» **Provided passage**
Max Dudler (born 18 November 1949 in Altenrhein, Switzerland) is a Swiss architect with international fame. The main characteristic of Max Dudler's architecture is a combination of strict Swiss minimalism and classical rationalism that is found both in the historical and contemporary architecture.

Education and career
Max Dudler studied at the Frankfurt Städelschule, a contemporary fine arts academy, where he was a student of Günter Bock, and later at the Academy of Arts in Berlin with Ludwig Leo. He obtained his diploma in 1979.

His first employment in 1981 brought him to O. M. Ungers, with whom and others he completed the exhibition hall 9 and the Galleria of Messe Frankfurt. In 1986 he established his own firm with Karl Dudler und Pete Welbergen, but since 1992, he started to run the firm with offices in Berlin, Frankfurt am Main and Zürich without a partner.

» **Material to process**

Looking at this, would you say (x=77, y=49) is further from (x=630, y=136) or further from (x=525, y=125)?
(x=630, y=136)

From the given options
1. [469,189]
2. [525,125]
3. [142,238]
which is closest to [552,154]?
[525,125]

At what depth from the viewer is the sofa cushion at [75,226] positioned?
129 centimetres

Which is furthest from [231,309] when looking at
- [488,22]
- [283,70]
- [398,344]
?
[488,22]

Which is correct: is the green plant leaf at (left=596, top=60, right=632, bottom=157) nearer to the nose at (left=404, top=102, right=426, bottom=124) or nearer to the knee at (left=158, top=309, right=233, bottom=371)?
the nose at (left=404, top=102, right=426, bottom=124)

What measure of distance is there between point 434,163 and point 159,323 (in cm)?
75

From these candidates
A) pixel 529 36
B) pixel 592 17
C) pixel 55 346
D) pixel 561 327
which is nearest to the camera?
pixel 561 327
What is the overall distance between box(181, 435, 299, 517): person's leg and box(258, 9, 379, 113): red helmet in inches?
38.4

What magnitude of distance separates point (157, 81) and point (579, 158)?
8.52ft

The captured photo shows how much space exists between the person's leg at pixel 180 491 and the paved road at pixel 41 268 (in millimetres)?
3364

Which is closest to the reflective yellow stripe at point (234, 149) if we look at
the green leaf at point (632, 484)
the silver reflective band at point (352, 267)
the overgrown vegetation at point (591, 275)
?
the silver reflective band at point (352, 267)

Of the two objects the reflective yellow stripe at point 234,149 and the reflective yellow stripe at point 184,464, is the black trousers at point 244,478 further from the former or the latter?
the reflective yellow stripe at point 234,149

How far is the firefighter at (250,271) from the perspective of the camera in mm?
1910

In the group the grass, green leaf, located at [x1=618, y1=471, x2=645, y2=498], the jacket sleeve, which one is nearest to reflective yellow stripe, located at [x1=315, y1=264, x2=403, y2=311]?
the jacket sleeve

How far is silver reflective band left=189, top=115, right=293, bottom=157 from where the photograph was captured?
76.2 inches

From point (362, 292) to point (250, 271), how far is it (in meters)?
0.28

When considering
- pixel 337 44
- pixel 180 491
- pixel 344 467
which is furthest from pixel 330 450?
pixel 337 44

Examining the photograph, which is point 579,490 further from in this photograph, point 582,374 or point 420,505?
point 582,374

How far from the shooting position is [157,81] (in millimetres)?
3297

» **Jobs**
A - For the text on Max Dudler, state whether each statement below agrees with it, answering yes or no and quoting the deciding words: (i) Dudler obtained his diploma in 1979. (ii) Dudler studied with Günter Bock at the Academy of Arts in Berlin. (iii) Dudler's first employment came in 1986.
B - Update the records by changing "photograph" to "image", starting with the line that contains "From point (362, 292)" and going on through the end of the records, with everything else left unchanged. Return only those lines.
The text and the records are unrelated to each other.

» **Results for the exercise**
A -
(i) Yes: "He obtained his diploma in 1979."
(ii) No: "where he was a student of Günter Bock, and later at the Academy of Arts in Berlin with Ludwig Leo"
(iii) No: "His first employment in 1981 brought him to O. M. Ungers"

B -
From point (362, 292) to point (250, 271), how far is it (in meters)?
0.28

When considering
- pixel 337 44
- pixel 180 491
- pixel 344 467
which is furthest from pixel 330 450?
pixel 337 44

Examining the image, which is point 579,490 further from in this image, point 582,374 or point 420,505?
point 582,374

How far from the shooting position is [157,81] (in millimetres)?
3297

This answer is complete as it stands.